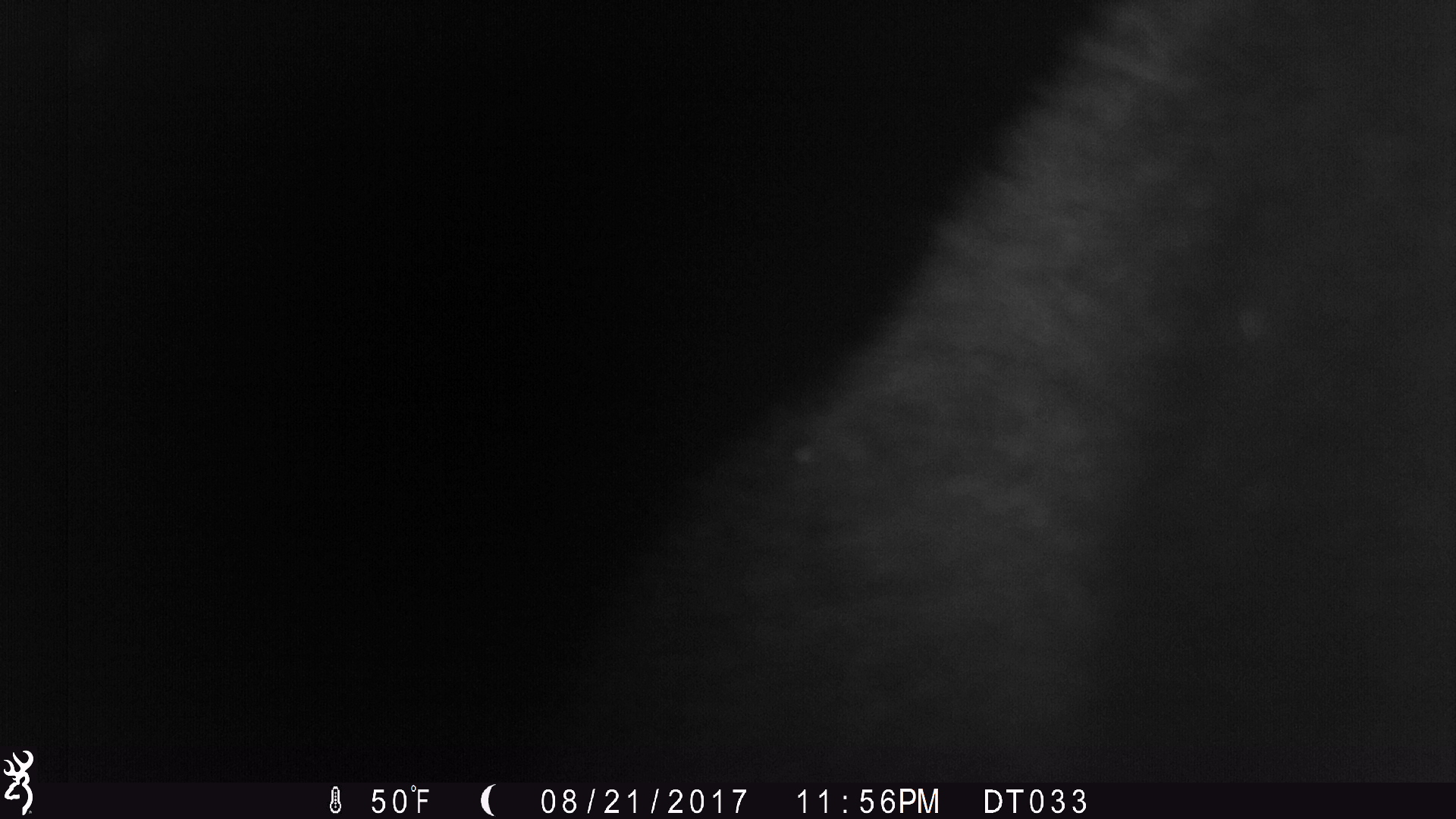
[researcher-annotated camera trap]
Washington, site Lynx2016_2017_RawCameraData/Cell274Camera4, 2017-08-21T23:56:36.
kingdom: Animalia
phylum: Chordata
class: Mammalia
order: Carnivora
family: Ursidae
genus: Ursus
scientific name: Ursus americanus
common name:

..............................

### Task requirements
Transcribe each entry exactly, pictures excluded.

### Answer box
[researcher-annotated camera trap]
Washington, site Lynx2016_2017_RawCameraData/Cell274Camera4, 2017-08-21T23:56:36.
kingdom: Animalia
phylum: Chordata
class: Mammalia
order: Carnivora
family: Ursidae
genus: Ursus
scientific name: Ursus americanus
common name:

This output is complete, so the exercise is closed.